If you have a dog who loves to tug, old clothes, towels, and pieces of fleece can be used to make a tug toy that you and your dog can use for hours of fun. Get creative with items you find around the house including old denim. Make sure any buttons, zippers, or snaps are removed for your pet’s safety before sharing your DIY creation.


4. Donate gently used items to a shelter

If you have a young puppy who is growing fast but you want them to have nice things, consider donating their gently used collars, leashes, harnesses, and even crates and blankets to a local shelter.

The shelter may need some of these items while the dogs are in their care, but they can also use them so that fosters and new pet parents have things to get started with. Before you take over a big haul, check with the shelter to see what they can take and what they need.

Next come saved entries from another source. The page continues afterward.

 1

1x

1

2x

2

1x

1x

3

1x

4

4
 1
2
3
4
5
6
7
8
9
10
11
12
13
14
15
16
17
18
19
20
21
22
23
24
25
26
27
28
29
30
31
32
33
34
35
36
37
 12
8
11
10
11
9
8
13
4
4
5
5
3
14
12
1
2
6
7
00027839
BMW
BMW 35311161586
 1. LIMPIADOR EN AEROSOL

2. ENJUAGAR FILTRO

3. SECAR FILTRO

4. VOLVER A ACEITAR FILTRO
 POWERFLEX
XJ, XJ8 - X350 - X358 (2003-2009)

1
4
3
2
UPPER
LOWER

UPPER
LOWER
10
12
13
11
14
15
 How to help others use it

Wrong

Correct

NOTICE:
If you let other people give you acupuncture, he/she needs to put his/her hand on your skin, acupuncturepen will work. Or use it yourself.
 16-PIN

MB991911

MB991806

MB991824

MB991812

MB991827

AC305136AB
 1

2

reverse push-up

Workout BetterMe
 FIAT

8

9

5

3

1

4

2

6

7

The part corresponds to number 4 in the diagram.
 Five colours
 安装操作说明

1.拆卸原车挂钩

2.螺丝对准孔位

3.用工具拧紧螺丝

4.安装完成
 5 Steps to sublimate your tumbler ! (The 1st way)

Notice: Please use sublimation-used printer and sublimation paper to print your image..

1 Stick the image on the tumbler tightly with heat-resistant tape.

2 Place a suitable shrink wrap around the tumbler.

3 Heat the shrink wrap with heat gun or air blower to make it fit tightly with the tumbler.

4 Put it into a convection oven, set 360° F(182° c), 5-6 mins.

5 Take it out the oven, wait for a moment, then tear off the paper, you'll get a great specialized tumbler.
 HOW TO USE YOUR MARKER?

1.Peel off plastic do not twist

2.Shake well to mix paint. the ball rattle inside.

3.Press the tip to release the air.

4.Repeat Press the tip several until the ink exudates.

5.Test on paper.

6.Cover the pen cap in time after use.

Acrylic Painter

With limited storage and the pup’s health and safety in mind, they may have things that are a priority. Remember that open food and treats generally can’t be accepted. Whatever you are taking make sure it is clean and in good condition!

5. Use food scraps from your cooking to make dog treats

Did you buy a large watermelon or have some veggie scraps from cooking dinner? Using the leftover fruit and vegetables you can make some delicious dog treats. These watermelon and carrot pupsicles can help you hydrate your pup while minimizing waste. There are also many great recipes for those blueberries the kids decided they didn’t want and leftover squash or pumpkin!

6. Clean your home with products that are safer for your pet and the environment

From a deep spring cleaning session to everyday home maintenance, you can use products that are safer for your pup and the environment. Instead of chemical-laden aerosols, try to find products that are greener. Some of our favorites include Puracy’s Multi-Surface cleaner and Natual Pet Stain and Odor Remover and Bissell’s steam mop that cleans without chemicals or harsh fragrances.

Small changes can have a big impact. No matter how many greener swaps you can make for your pup you are helping to reduce waste and make your carbon footprint smaller.